● Provided records
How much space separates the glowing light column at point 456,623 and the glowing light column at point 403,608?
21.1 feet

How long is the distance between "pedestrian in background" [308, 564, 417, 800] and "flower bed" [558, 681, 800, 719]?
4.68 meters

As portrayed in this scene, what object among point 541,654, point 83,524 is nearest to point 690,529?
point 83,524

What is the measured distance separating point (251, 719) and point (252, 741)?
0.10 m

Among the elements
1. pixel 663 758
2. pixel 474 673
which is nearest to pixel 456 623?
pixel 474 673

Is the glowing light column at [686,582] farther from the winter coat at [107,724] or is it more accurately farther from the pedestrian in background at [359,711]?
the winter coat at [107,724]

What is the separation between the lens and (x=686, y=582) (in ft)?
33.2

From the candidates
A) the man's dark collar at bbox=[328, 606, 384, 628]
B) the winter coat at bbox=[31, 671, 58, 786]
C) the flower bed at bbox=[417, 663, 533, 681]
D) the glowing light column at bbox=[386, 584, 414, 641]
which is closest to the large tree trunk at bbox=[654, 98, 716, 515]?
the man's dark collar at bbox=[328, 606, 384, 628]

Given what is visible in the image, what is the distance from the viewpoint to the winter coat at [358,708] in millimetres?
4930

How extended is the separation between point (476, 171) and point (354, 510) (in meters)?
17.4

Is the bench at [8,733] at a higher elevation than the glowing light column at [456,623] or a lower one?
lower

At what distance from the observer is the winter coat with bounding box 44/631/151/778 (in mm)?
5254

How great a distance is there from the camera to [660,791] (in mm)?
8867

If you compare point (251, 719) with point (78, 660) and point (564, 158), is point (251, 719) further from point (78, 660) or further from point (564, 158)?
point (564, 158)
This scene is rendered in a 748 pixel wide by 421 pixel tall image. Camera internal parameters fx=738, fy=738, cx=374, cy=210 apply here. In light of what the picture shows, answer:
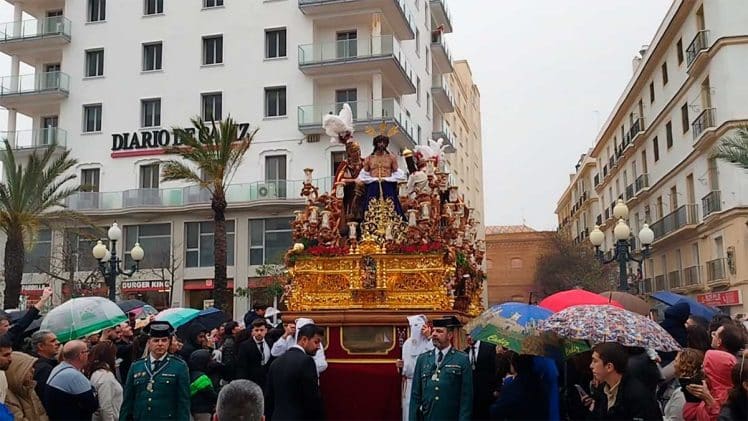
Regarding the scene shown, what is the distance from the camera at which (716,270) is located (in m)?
28.3

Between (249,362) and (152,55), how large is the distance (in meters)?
28.4

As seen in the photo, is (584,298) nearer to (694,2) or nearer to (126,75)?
(694,2)

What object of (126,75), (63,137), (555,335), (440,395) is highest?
(126,75)

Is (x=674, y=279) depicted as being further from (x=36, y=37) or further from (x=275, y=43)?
(x=36, y=37)

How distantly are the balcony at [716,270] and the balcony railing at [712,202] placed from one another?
1839 mm

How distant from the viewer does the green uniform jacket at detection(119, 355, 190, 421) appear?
645cm

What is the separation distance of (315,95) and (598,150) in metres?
28.6

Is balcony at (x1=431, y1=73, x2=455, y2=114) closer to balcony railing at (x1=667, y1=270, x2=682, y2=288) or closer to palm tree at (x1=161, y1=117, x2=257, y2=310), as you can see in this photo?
balcony railing at (x1=667, y1=270, x2=682, y2=288)

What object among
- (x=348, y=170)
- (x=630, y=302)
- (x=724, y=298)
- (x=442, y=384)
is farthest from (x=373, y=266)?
(x=724, y=298)

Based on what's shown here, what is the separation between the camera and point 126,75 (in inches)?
1368

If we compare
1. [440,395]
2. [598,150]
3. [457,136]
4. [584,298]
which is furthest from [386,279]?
[598,150]

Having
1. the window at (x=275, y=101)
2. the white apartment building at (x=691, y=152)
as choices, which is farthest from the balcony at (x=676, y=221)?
the window at (x=275, y=101)

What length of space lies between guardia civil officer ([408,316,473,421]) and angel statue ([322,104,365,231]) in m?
6.03

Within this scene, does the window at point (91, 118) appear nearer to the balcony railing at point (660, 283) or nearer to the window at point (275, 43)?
the window at point (275, 43)
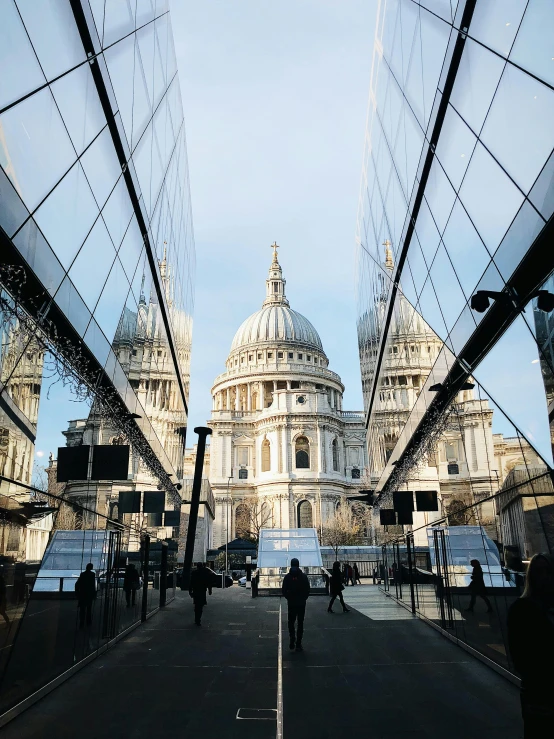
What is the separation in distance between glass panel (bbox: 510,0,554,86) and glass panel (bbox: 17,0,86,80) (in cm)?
594

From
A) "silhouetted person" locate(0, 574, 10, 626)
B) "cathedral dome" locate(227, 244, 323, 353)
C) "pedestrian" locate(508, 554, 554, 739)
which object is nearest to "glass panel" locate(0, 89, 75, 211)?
"silhouetted person" locate(0, 574, 10, 626)

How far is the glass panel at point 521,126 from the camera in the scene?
6.96 metres

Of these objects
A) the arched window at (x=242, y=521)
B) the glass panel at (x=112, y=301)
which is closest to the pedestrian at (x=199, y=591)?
the glass panel at (x=112, y=301)

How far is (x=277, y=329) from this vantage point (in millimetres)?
125938

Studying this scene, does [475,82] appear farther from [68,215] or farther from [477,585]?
[477,585]

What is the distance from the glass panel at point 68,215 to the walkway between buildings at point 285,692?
636 centimetres

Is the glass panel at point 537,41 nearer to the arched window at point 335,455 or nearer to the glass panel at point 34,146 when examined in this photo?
the glass panel at point 34,146

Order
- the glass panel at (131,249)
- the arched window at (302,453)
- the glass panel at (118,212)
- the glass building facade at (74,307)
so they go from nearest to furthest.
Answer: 1. the glass building facade at (74,307)
2. the glass panel at (118,212)
3. the glass panel at (131,249)
4. the arched window at (302,453)

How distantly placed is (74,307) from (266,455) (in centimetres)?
8774

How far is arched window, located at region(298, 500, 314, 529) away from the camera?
90.9 meters

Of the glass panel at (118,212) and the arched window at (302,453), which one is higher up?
the arched window at (302,453)

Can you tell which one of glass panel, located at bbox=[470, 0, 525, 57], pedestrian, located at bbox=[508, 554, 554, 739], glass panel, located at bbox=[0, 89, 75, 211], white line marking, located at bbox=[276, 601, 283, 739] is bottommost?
white line marking, located at bbox=[276, 601, 283, 739]

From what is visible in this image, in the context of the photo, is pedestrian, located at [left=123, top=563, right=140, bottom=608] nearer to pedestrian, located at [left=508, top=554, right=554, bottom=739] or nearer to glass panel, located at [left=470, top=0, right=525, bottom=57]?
pedestrian, located at [left=508, top=554, right=554, bottom=739]

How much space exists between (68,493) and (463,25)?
32.2ft
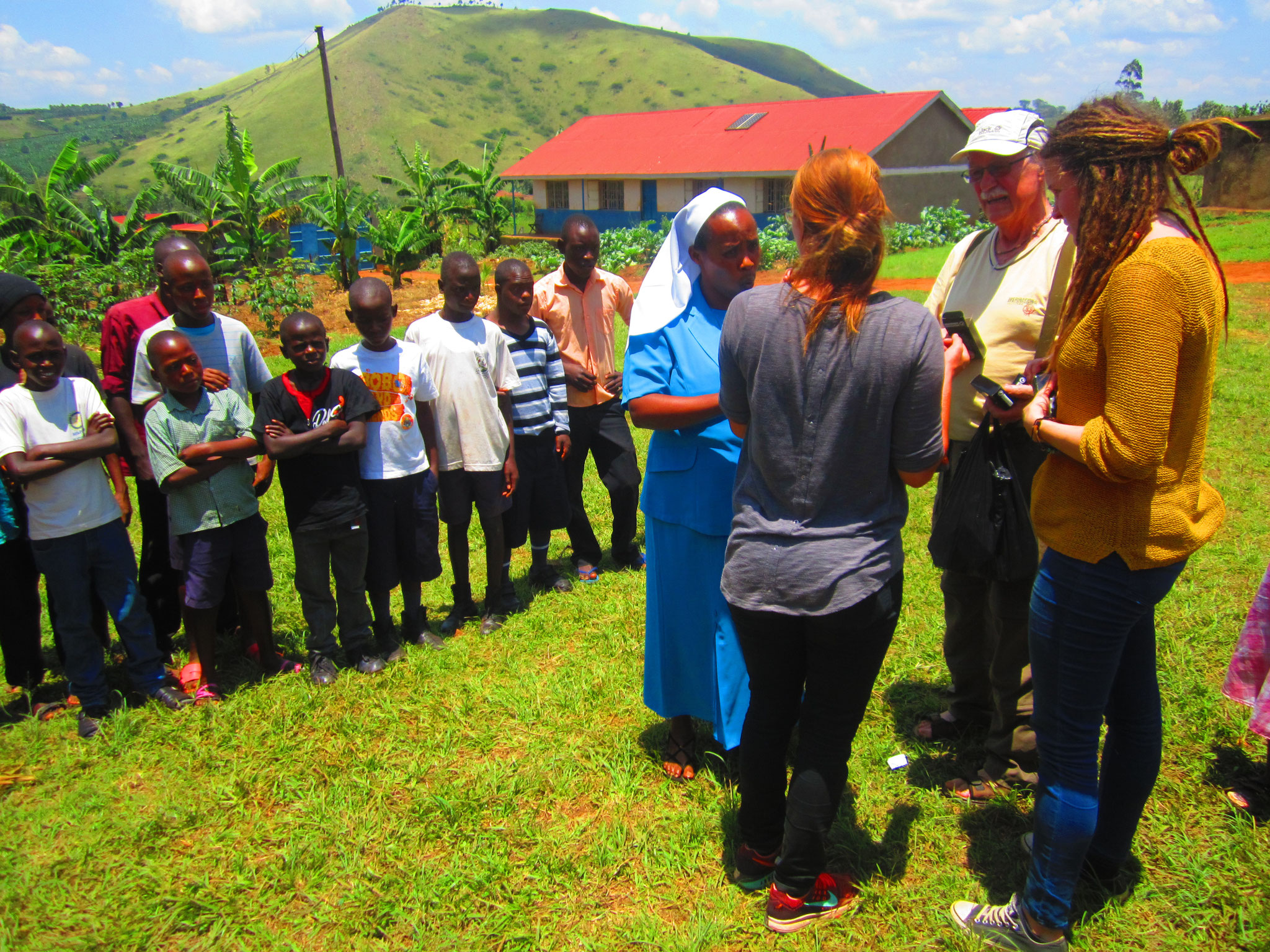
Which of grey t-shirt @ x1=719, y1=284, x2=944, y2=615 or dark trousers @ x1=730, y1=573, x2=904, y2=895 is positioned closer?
grey t-shirt @ x1=719, y1=284, x2=944, y2=615

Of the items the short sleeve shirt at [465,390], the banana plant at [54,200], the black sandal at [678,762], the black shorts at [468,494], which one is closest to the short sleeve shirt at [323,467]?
the short sleeve shirt at [465,390]

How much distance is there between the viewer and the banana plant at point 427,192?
87.2ft

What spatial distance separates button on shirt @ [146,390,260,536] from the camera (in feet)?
11.7

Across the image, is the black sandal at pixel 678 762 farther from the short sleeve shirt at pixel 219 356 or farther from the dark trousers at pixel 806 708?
the short sleeve shirt at pixel 219 356

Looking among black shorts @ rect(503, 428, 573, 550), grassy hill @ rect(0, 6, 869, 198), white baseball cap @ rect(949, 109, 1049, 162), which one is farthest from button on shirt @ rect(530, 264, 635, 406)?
grassy hill @ rect(0, 6, 869, 198)

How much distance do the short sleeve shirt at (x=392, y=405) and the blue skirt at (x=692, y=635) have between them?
1.47m

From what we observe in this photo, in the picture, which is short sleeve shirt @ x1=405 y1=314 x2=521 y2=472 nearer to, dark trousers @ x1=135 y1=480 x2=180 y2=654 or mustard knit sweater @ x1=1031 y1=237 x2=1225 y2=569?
dark trousers @ x1=135 y1=480 x2=180 y2=654

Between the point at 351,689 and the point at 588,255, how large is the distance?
2796mm

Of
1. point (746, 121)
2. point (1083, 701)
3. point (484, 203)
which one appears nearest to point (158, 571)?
point (1083, 701)

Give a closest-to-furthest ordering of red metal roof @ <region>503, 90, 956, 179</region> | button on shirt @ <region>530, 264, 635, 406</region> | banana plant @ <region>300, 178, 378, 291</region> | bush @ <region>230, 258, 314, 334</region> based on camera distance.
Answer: button on shirt @ <region>530, 264, 635, 406</region>, bush @ <region>230, 258, 314, 334</region>, banana plant @ <region>300, 178, 378, 291</region>, red metal roof @ <region>503, 90, 956, 179</region>

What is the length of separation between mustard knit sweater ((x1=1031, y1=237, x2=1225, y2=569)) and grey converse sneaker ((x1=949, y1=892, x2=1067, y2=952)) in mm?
1074

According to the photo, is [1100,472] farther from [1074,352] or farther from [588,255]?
[588,255]

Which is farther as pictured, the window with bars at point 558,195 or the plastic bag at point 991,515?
the window with bars at point 558,195

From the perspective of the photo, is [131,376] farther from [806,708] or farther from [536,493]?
[806,708]
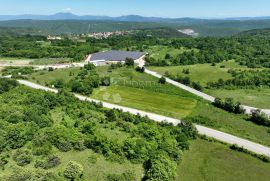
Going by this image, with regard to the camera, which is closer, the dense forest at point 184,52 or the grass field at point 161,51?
the dense forest at point 184,52

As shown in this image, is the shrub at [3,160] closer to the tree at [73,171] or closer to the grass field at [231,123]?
the tree at [73,171]

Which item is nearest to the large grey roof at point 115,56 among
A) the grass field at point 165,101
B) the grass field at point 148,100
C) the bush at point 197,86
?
the grass field at point 165,101

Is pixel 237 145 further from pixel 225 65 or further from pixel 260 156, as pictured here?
pixel 225 65

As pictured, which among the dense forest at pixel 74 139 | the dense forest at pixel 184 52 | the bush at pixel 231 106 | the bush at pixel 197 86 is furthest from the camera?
the dense forest at pixel 184 52

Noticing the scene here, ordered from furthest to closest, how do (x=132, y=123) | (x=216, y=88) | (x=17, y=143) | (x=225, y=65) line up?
(x=225, y=65) < (x=216, y=88) < (x=132, y=123) < (x=17, y=143)

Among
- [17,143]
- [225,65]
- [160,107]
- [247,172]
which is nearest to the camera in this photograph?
[247,172]

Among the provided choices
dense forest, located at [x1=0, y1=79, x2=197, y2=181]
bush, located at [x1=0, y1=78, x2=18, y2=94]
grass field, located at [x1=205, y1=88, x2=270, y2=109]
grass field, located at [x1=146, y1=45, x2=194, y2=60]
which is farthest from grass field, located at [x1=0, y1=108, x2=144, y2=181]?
grass field, located at [x1=146, y1=45, x2=194, y2=60]

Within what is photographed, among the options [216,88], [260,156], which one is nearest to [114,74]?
[216,88]
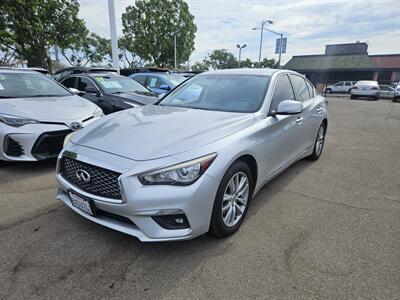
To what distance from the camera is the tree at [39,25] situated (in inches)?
669

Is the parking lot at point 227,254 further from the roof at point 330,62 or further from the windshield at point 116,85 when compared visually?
the roof at point 330,62

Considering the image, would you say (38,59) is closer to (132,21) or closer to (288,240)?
(132,21)

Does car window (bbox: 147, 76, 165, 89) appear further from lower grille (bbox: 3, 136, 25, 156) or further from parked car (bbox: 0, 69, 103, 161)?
lower grille (bbox: 3, 136, 25, 156)

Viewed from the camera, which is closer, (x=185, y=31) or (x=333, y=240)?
(x=333, y=240)

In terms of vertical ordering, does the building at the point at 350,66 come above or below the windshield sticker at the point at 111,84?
above

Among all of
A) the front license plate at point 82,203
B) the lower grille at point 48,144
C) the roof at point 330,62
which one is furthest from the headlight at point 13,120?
the roof at point 330,62

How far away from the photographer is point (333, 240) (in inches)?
106

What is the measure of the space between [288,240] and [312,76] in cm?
4453

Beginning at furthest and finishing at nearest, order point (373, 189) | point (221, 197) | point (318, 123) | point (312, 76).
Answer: point (312, 76)
point (318, 123)
point (373, 189)
point (221, 197)

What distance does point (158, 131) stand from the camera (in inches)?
103

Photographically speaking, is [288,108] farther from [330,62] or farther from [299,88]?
[330,62]

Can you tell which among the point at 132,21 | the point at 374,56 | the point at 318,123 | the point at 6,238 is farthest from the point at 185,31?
the point at 6,238

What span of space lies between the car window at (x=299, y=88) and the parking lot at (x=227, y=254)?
1.48 meters

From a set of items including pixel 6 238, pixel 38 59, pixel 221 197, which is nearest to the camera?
pixel 221 197
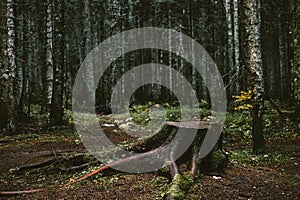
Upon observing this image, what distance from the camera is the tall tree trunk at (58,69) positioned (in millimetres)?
15594

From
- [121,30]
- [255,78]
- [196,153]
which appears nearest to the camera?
[196,153]

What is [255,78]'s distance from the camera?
926cm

● Exercise
Using the records above, copy exactly and only the lines from the line with "Among all of" through the end, both included; leave every picture out.

● Final result
Among all of
A) the front license plate at point 82,203
B) the lower grille at point 48,144
C) the roof at point 330,62
which one is furthest from the headlight at point 13,120?
the roof at point 330,62

How far away from the photographer is point (333, 240) (in inches)?
106

What is the measure of the space between [288,240] and [312,76] in cm?
4453

Beginning at furthest and finishing at nearest, order point (373, 189) | point (221, 197) | point (318, 123) | point (312, 76).
Answer: point (312, 76)
point (318, 123)
point (373, 189)
point (221, 197)

What distance does point (158, 131) stand from the camera (in inches)?
103

Photographically speaking, is [288,108] farther from [330,62] or farther from [299,88]?
[330,62]

Can you tell which among the point at 132,21 | the point at 374,56 | the point at 318,123 | the point at 6,238 is farthest from the point at 185,31?
the point at 6,238

What span of space lies between the car window at (x=299, y=88) and the parking lot at (x=227, y=254)?
1.48 meters

From a set of items including pixel 6 238, pixel 38 59, pixel 221 197, which is nearest to the camera?
pixel 221 197
Upon observing this image, what distance from the camera is the tall tree trunk at (58,69) positioned (in millimetres)?
15594

From
- [121,30]
- [255,78]
- [196,153]
which appears nearest to the camera?
[196,153]

What is [255,78]'s distance from the camera?
926cm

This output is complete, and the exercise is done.